In its attempt to deter trade union from going ahead with the proposed mass strike on Friday, the Union Government of India has accepted the advisory board recommendations and raised the minimum wage from Rs 246 to Rs 350 for non-agricultural. But trade unions have refused to call off their strike despite the government agreeing to some of their demands.
Prime Minister Narendra Modi on Monday had called an emergency meeting of Finance Minister Arun Jaitley, Labour Minister Bandaru Dattatreya and Power Minister Piyush Goyal to prepare a strategy to dissuade trade unions to go ahead with the mass strike. The possible fallout of the strike could mean shutdown of banks, factories and government offices across the country.
What is the mass strike all about?
The strike, which is organised jointly by central trade unions and independent national federations of employees, including Confederation of Central Government Employees and Workers, is aimed to work towards the implementation of social security measures, which are “under attack”. These include pension for post-2004 entrants in central government services, who have had to face cuts in interest on small savings deposits.
What are the unions demanding?
The unions are demanding social security for workers and minimum wage of not less than 18,000 per month. They also want assured enhanced pension not less than 3,000 per month for all sectors, including unorganised workers. They also want FDI to be removed from railways, defence and other “strategic sectors”. Since September last year, the unions have been urging for 12 major demands, which also includes raising the minimum wage of workers. They have also expressed their disapproval at the government’s recent loosening of foreign direct investment in sector such as defence and insurance, where their primary concern is that national security might be compromised.
What has the Finance Minister announced?
Union Finance Minister Arun Jaitley on Tuesday said the government has accepted the advisory board recommendations and raised the minimum wage from Rs 246 to Rs 350 per day for non-agricultural workers. He announced on Tuesday said that Central Government employees will get their two years bonus, which has been pending for some time now. The Centre has decided to write to all states regarding compliance of contract workers law, added Jaitley. While accepting the recommendations of the 7th Pay Commission, the Centre doubled the minimum wage to Rs 18,000. The trade unions have been demanding much higher than the figure proposed by the government.
What is the Left saying?
A statement issued by Left had said that by “ignoring the united opposition of the working class”, the government has been trying to “demolish” the existing labour laws, thereby empowering the employers with unfettered rights to “hire and fire” and stripping workers and trade unions of all their rights and protection provided in laws. “The anti-worker and authoritarian attitude of the government is also nakedly reflected in their refusal to implement the consensus recommendations of 43rd, 44th and 45th Indian Labour Conference for formulations of minimum wages, equal wage and benefits of regular workers to the contract workers…” it added.

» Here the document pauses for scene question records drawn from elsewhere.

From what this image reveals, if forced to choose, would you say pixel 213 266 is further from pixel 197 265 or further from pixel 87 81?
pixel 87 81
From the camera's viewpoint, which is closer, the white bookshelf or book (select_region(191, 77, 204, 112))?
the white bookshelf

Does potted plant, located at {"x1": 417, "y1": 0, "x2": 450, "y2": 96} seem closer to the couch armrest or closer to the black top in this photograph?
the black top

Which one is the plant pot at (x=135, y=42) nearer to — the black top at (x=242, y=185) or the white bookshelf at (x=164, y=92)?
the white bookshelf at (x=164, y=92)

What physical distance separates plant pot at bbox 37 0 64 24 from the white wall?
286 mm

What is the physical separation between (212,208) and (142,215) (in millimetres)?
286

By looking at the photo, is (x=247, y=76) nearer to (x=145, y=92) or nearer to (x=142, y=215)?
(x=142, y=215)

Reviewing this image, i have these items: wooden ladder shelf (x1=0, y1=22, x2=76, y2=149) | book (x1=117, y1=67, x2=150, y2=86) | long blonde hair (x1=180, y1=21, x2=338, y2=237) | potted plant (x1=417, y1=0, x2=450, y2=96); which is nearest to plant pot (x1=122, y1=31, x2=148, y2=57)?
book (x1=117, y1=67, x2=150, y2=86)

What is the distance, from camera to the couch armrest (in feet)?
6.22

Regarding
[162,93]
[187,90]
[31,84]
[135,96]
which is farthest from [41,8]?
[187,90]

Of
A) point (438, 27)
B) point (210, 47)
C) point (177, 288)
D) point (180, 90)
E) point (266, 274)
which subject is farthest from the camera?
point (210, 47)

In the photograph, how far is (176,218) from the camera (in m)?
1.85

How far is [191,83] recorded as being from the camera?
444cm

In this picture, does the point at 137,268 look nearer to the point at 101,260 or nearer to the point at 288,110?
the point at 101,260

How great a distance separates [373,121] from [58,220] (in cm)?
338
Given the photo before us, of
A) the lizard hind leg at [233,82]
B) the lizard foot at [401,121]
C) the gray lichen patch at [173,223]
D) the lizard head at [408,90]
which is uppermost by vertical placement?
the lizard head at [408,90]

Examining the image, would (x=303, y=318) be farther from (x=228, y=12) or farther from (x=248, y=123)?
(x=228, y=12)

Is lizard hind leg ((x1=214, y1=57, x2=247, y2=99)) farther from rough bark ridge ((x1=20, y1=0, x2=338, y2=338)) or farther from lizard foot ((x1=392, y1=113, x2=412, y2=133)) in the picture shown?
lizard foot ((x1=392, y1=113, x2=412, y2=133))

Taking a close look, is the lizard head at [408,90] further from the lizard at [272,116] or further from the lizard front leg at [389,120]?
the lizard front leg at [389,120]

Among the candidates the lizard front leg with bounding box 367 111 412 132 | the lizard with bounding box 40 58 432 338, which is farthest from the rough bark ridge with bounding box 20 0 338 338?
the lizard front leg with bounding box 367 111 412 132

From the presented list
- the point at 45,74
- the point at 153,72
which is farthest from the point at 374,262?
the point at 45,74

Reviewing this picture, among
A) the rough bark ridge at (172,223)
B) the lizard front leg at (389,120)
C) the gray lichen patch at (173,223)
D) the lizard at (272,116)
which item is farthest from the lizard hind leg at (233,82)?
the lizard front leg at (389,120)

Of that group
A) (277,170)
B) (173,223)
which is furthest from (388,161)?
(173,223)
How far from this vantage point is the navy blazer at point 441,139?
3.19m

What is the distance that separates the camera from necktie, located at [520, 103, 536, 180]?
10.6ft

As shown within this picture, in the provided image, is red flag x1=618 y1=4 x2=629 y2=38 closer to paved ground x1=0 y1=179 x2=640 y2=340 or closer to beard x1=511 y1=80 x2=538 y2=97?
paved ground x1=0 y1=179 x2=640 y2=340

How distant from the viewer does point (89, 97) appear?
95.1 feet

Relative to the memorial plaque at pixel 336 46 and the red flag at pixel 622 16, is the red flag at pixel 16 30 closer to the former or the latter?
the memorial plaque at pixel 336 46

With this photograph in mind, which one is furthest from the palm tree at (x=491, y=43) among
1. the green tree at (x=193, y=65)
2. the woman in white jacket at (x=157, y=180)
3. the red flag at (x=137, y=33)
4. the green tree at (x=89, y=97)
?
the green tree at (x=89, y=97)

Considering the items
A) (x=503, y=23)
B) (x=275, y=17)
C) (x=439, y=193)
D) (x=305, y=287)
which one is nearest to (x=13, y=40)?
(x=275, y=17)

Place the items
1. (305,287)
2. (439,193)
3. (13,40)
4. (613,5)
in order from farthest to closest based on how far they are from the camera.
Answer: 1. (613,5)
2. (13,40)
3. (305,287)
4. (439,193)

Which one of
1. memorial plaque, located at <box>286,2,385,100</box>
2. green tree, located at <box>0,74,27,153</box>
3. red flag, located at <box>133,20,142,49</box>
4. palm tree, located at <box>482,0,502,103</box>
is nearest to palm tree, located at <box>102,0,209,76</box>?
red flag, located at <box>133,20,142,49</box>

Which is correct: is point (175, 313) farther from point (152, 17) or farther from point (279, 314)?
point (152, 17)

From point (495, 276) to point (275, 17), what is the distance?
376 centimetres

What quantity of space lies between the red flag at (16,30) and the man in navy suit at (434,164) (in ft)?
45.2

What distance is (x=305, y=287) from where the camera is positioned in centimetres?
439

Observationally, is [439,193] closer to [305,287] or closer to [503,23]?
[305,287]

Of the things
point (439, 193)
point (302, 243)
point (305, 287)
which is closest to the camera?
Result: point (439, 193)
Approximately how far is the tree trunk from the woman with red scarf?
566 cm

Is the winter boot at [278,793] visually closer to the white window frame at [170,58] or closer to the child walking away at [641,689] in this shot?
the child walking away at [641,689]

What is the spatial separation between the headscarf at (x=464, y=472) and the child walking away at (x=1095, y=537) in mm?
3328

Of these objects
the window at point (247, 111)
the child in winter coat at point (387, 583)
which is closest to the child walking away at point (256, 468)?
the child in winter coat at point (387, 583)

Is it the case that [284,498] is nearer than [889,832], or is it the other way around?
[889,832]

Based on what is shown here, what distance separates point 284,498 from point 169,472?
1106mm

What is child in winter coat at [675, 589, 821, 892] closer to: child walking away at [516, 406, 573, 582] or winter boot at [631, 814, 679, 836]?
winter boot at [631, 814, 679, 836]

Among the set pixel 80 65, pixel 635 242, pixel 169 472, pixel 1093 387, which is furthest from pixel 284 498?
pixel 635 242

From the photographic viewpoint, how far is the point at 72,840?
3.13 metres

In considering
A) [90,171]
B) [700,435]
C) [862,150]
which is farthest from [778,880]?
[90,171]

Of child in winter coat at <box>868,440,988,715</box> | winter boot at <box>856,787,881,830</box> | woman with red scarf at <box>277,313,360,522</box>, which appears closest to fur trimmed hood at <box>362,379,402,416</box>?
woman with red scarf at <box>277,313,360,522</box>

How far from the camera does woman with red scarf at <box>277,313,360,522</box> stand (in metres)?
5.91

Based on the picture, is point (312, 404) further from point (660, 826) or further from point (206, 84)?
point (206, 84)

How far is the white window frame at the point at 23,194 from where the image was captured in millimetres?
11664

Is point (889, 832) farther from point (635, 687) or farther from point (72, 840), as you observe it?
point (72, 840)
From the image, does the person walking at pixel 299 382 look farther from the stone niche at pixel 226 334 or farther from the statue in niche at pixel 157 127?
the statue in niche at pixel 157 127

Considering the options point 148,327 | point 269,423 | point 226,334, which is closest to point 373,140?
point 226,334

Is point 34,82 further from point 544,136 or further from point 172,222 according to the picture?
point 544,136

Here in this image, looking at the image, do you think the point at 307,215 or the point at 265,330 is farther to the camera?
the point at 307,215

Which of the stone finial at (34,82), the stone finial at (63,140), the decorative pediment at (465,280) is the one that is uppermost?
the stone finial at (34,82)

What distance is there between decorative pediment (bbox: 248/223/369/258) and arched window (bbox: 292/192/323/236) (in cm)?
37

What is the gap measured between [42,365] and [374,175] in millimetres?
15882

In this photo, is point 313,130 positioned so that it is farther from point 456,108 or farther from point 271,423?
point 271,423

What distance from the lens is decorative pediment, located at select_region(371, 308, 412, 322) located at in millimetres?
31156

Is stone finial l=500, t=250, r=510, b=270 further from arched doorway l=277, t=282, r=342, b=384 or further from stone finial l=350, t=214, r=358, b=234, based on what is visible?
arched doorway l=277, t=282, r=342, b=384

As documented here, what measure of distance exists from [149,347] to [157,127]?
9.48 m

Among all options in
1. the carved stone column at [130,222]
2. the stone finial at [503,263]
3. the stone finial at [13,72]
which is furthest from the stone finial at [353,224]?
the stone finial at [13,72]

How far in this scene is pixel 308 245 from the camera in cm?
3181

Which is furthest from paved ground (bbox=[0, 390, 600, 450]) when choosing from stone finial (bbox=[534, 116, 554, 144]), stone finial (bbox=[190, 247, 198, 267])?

Left leaders maintained that the policies of the Centre, such as downsizing, outsourcing, contractorisation, corporatisation and privatization has affected the central government employees in the worst manner.
In the meantime, Kerala Chief Minister Pinarayi Vijayan wrote on Facebook that the CPI(M) central committee has called for a general strike on September 2 and as part of its online campaign, by clicking on a link, one can express solidarity with the cause. He had Saturday asked state government employees to ensure that Onam celebrations were not held at office premises during work hours as it was “not appropriate”.
What could be the consequences of the strike?
The possible fallout of the strike could mean shutdown of banks, factories and government offices across the country.